ABOUT THIS TASK: Copy out the lines below word for word, omitting the pictures.

Chart reading data:

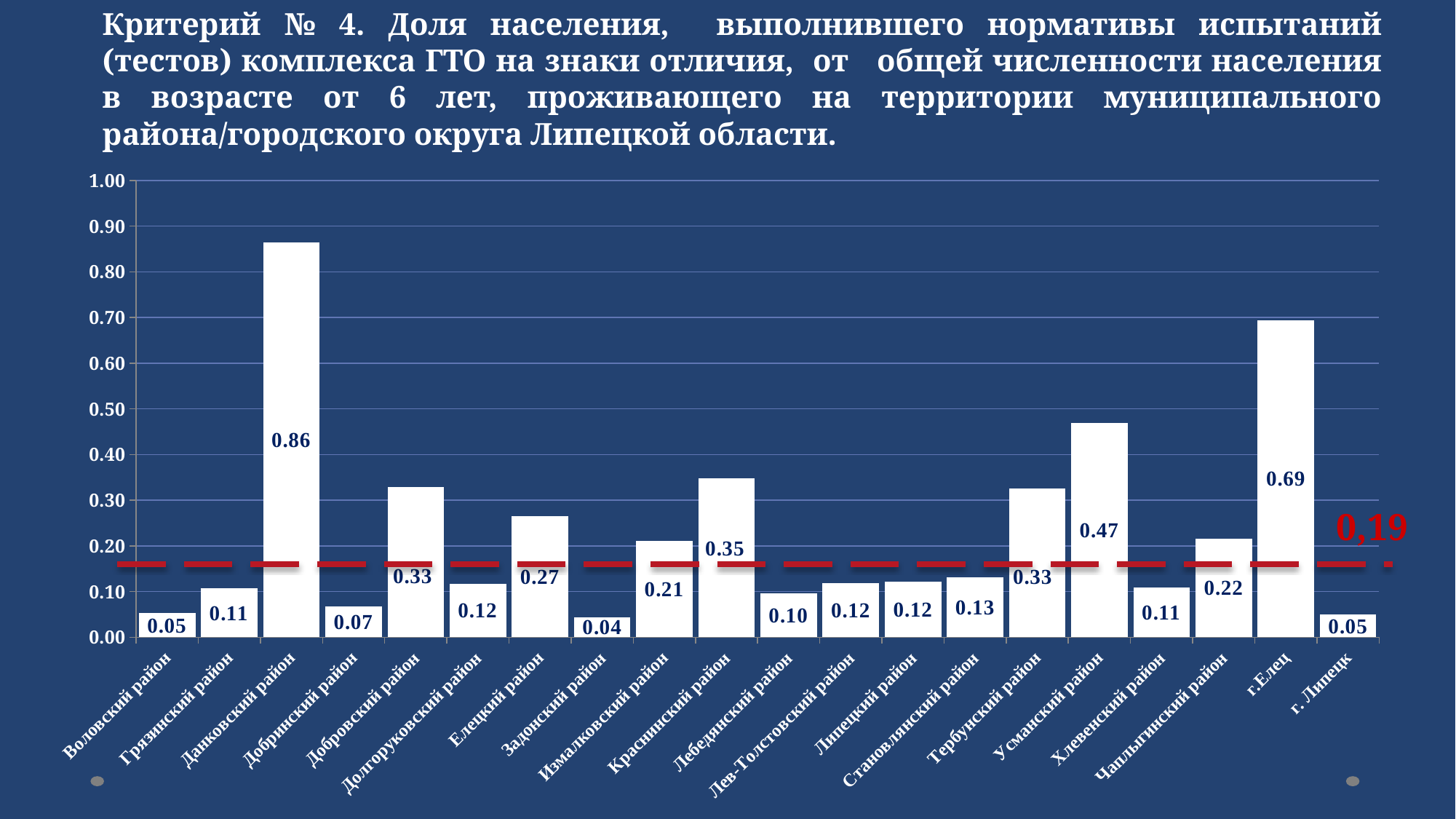
What is the difference between the values for Усманский район and Тербунский район? 0.14 What is the value for Задонский район? 0.04 Which category has the highest value? Данковский район What is the value for Усманский район? 0.47 What is the value for г.Елец? 0.69 Which category has the lowest value? Задонский район What kind of chart is shown on the slide? Bar chart What is the value for Данковский район? 0.86 What is the difference between the values for Данковский район and г.Елец? 0.17 What value is written next to the red dashed horizontal line? 0,19 Which is larger, the value for Краснинский район or the value for Добровский район? Краснинский район How many categories are shown on the x axis? 20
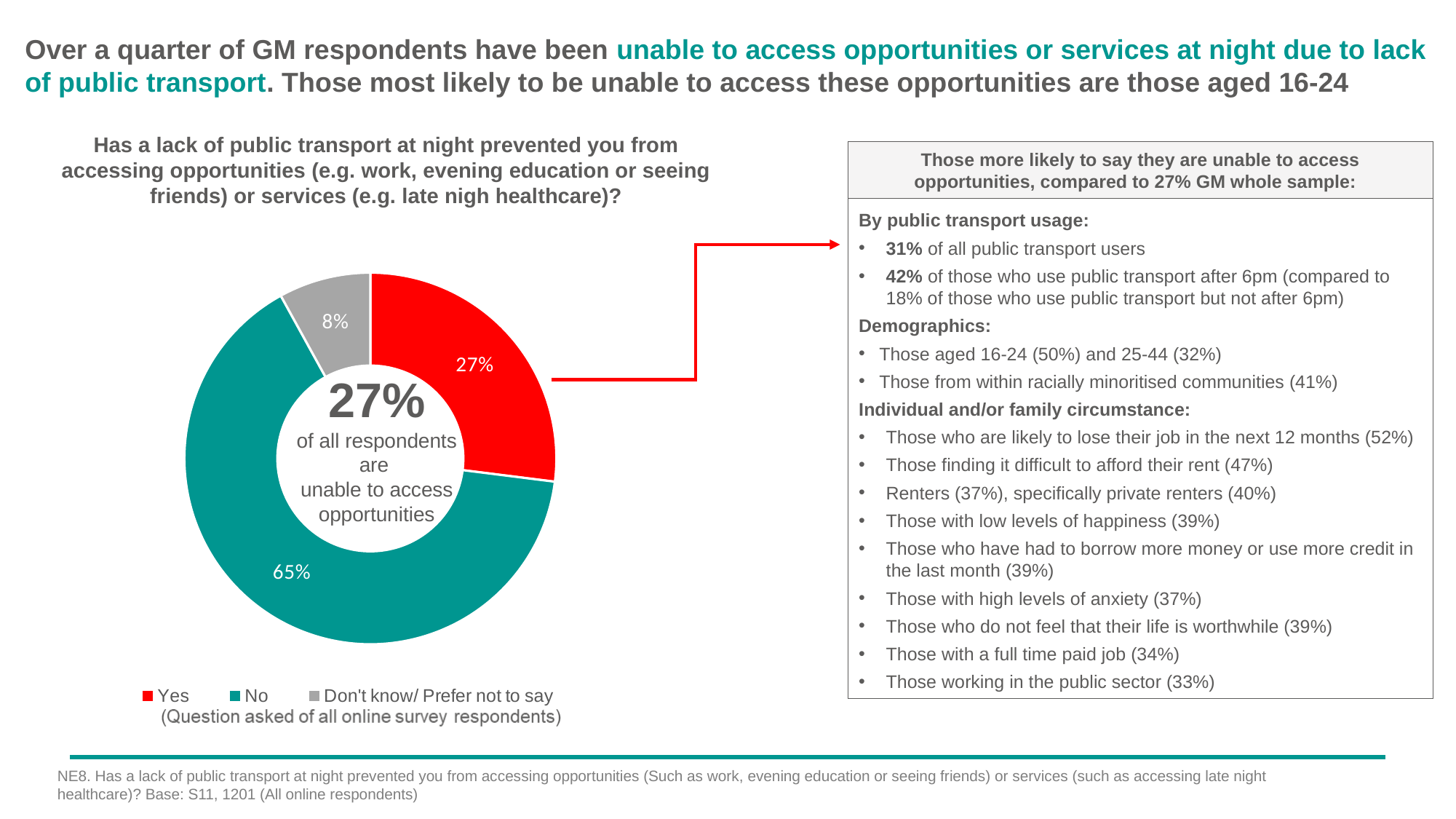
What figure is printed in the centre of the doughnut chart? 27% Which is larger, the share for 'Yes' or the share for 'Don't know/ Prefer not to say'? Yes Which response category has the largest share of the chart? No What kind of chart is shown on the slide? Doughnut (pie) chart What colour is used for the 'Yes' segment? Red What percentage of respondents answered 'Yes'? 27% What percentage of respondents answered 'Don't know/ Prefer not to say'? 8% How many categories does the chart show? 3 Which response category has the smallest share of the chart? Don't know/ Prefer not to say What is the difference in percentage points between the 'No' and 'Yes' shares? 38 What percentage of respondents answered 'No'? 65% What is the combined share of 'Yes' and 'No' responses? 92%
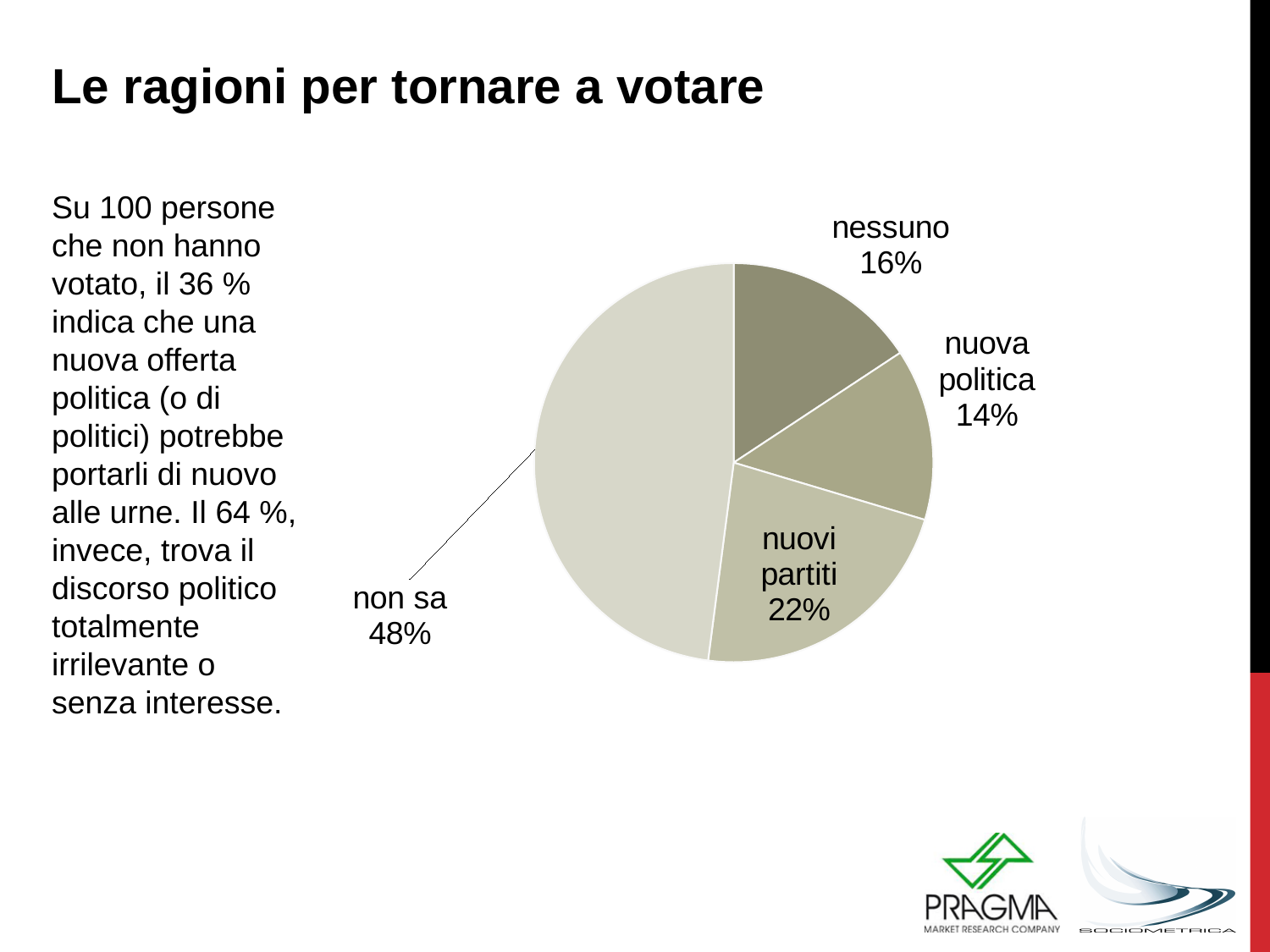
What is the value for "nessuno"? 16% How many slices does the pie chart have? 4 What is the difference between the values for "non sa" and "nuovi partiti"? 26% Which category has the smallest slice of the pie? nuova politica What is the value for "nuovi partiti"? 22% Which category has the largest slice of the pie? non sa What is the value for "nuova politica"? 14% Which is larger, the slice for "nuovi partiti" or the slice for "nessuno"? nuovi partiti What is the title of the slide containing the pie chart? Le ragioni per tornare a votare What kind of chart is shown on the slide? pie chart What share of the pie does "non sa" represent? 48% What is the difference between the values for "nessuno" and "nuova politica"? 2%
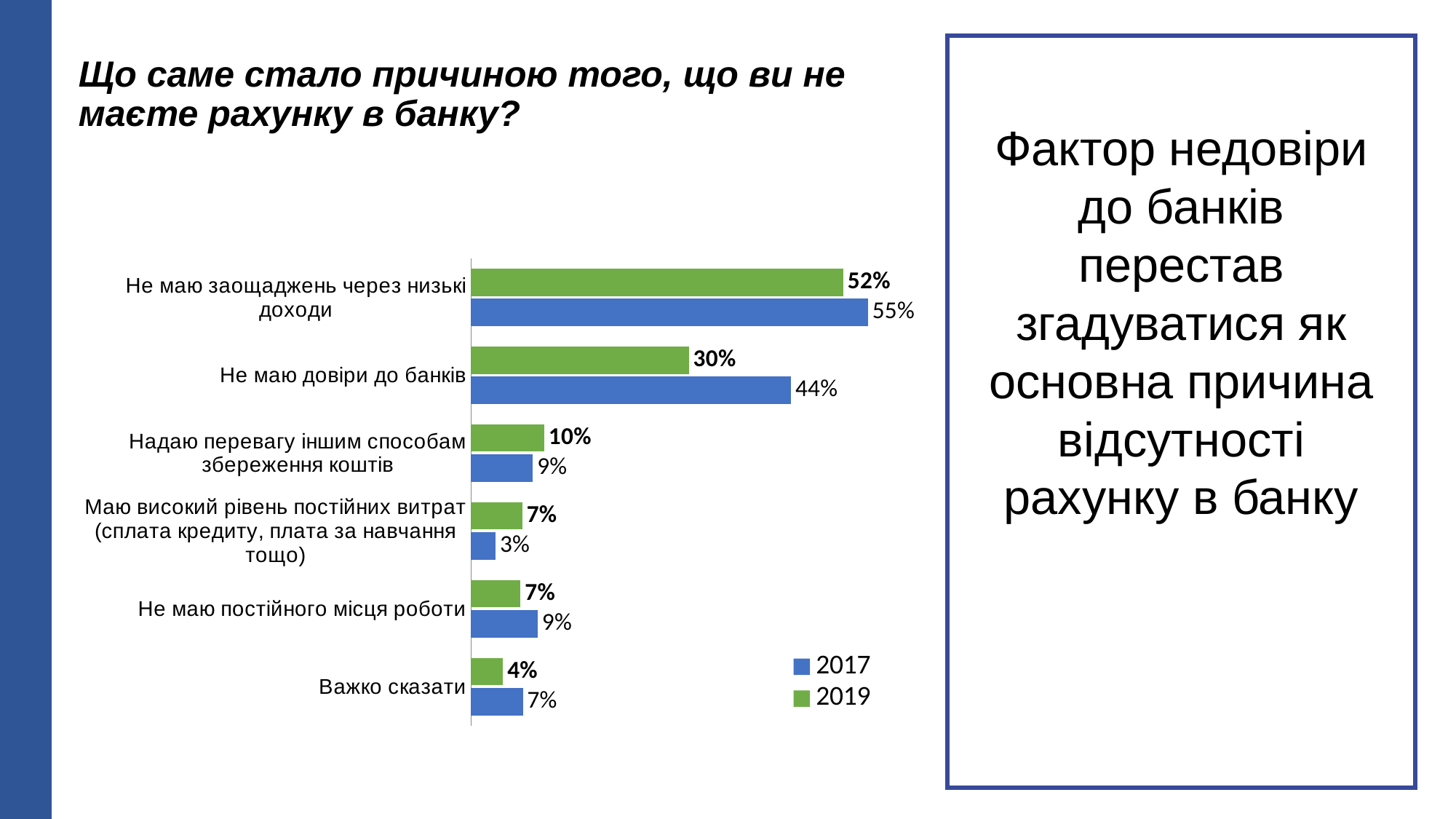
How many categories are shown in the chart? 6 What is the 2017 value for "Не маю заощаджень через низькі доходи"? 55% What is the 2017 value for "Маю високий рівень постійних витрат (сплата кредиту, плата за навчання тощо)"? 3% How many series does the legend list? 2 Which category has the highest 2019 value? Не маю заощаджень через низькі доходи For "Надаю перевагу іншим способам збереження коштів", which year has the larger value, 2017 or 2019? 2019 Which category has the lowest 2017 value? Маю високий рівень постійних витрат (сплата кредиту, плата за навчання тощо) Which colour represents the 2019 series in the chart? Green What is the 2019 value for "Не маю довіри до банків"? 30% What is the 2019 value for "Важко сказати"? 4% What kind of chart is shown on the slide? Bar chart What is the difference between the 2017 and 2019 values for "Не маю довіри до банків"? 14%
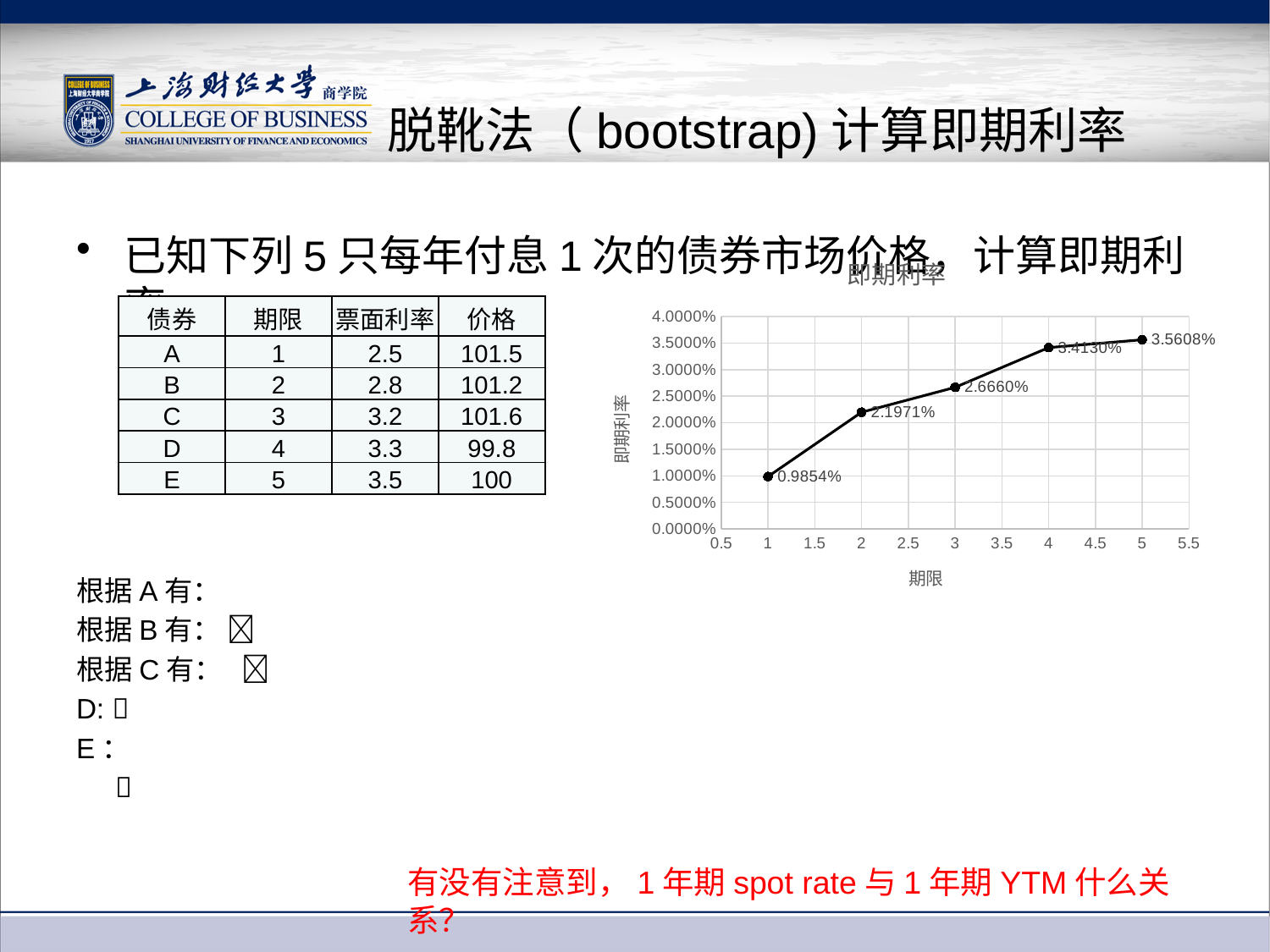
Which has the larger spot rate, 期限 3 or 期限 2? 期限 3 Which 期限 has the lowest spot rate in the chart? 1 How many data points are plotted in the chart? 5 What is the difference between the spot rates for 期限 2 and 期限 1? 1.2117% What is the spot rate plotted for 期限 5 in the chart? 3.5608% What is the spot rate (即期利率) plotted for 期限 1 in the chart? 0.9854% What is the difference between the spot rates for 期限 5 and 期限 3? 0.8948% What is the spot rate plotted for 期限 2 in the chart? 2.1971% What kind of chart is shown on the slide? line chart Is the spot rate for 期限 4 greater or less than 3.0000%? greater What is the spot rate plotted for 期限 3 in the chart? 2.6660% Which 期限 has the highest spot rate in the chart? 5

RESULT OF THE TASK:
What is the difference between the values for Усманский район and Тербунский район? 0.14 What is the value for Задонский район? 0.04 Which category has the highest value? Данковский район What is the value for Усманский район? 0.47 What is the value for г.Елец? 0.69 Which category has the lowest value? Задонский район What kind of chart is shown on the slide? Bar chart What is the value for Данковский район? 0.86 What is the difference between the values for Данковский район and г.Елец? 0.17 What value is written next to the red dashed horizontal line? 0,19 Which is larger, the value for Краснинский район or the value for Добровский район? Краснинский район How many categories are shown on the x axis? 20
What figure is printed in the centre of the doughnut chart? 27% Which is larger, the share for 'Yes' or the share for 'Don't know/ Prefer not to say'? Yes Which response category has the largest share of the chart? No What kind of chart is shown on the slide? Doughnut (pie) chart What colour is used for the 'Yes' segment? Red What percentage of respondents answered 'Yes'? 27% What percentage of respondents answered 'Don't know/ Prefer not to say'? 8% How many categories does the chart show? 3 Which response category has the smallest share of the chart? Don't know/ Prefer not to say What is the difference in percentage points between the 'No' and 'Yes' shares? 38 What percentage of respondents answered 'No'? 65% What is the combined share of 'Yes' and 'No' responses? 92%
What is the value for "nessuno"? 16% How many slices does the pie chart have? 4 What is the difference between the values for "non sa" and "nuovi partiti"? 26% Which category has the smallest slice of the pie? nuova politica What is the value for "nuovi partiti"? 22% Which category has the largest slice of the pie? non sa What is the value for "nuova politica"? 14% Which is larger, the slice for "nuovi partiti" or the slice for "nessuno"? nuovi partiti What is the title of the slide containing the pie chart? Le ragioni per tornare a votare What kind of chart is shown on the slide? pie chart What share of the pie does "non sa" represent? 48% What is the difference between the values for "nessuno" and "nuova politica"? 2%
How many categories are shown in the chart? 6 What is the 2017 value for "Не маю заощаджень через низькі доходи"? 55% What is the 2017 value for "Маю високий рівень постійних витрат (сплата кредиту, плата за навчання тощо)"? 3% How many series does the legend list? 2 Which category has the highest 2019 value? Не маю заощаджень через низькі доходи For "Надаю перевагу іншим способам збереження коштів", which year has the larger value, 2017 or 2019? 2019 Which category has the lowest 2017 value? Маю високий рівень постійних витрат (сплата кредиту, плата за навчання тощо) Which colour represents the 2019 series in the chart? Green What is the 2019 value for "Не маю довіри до банків"? 30% What is the 2019 value for "Важко сказати"? 4% What kind of chart is shown on the slide? Bar chart What is the difference between the 2017 and 2019 values for "Не маю довіри до банків"? 14%
Which has the larger spot rate, 期限 3 or 期限 2? 期限 3 Which 期限 has the lowest spot rate in the chart? 1 How many data points are plotted in the chart? 5 What is the difference between the spot rates for 期限 2 and 期限 1? 1.2117% What is the spot rate plotted for 期限 5 in the chart? 3.5608% What is the spot rate (即期利率) plotted for 期限 1 in the chart? 0.9854% What is the difference between the spot rates for 期限 5 and 期限 3? 0.8948% What is the spot rate plotted for 期限 2 in the chart? 2.1971% What kind of chart is shown on the slide? line chart Is the spot rate for 期限 4 greater or less than 3.0000%? greater What is the spot rate plotted for 期限 3 in the chart? 2.6660% Which 期限 has the highest spot rate in the chart? 5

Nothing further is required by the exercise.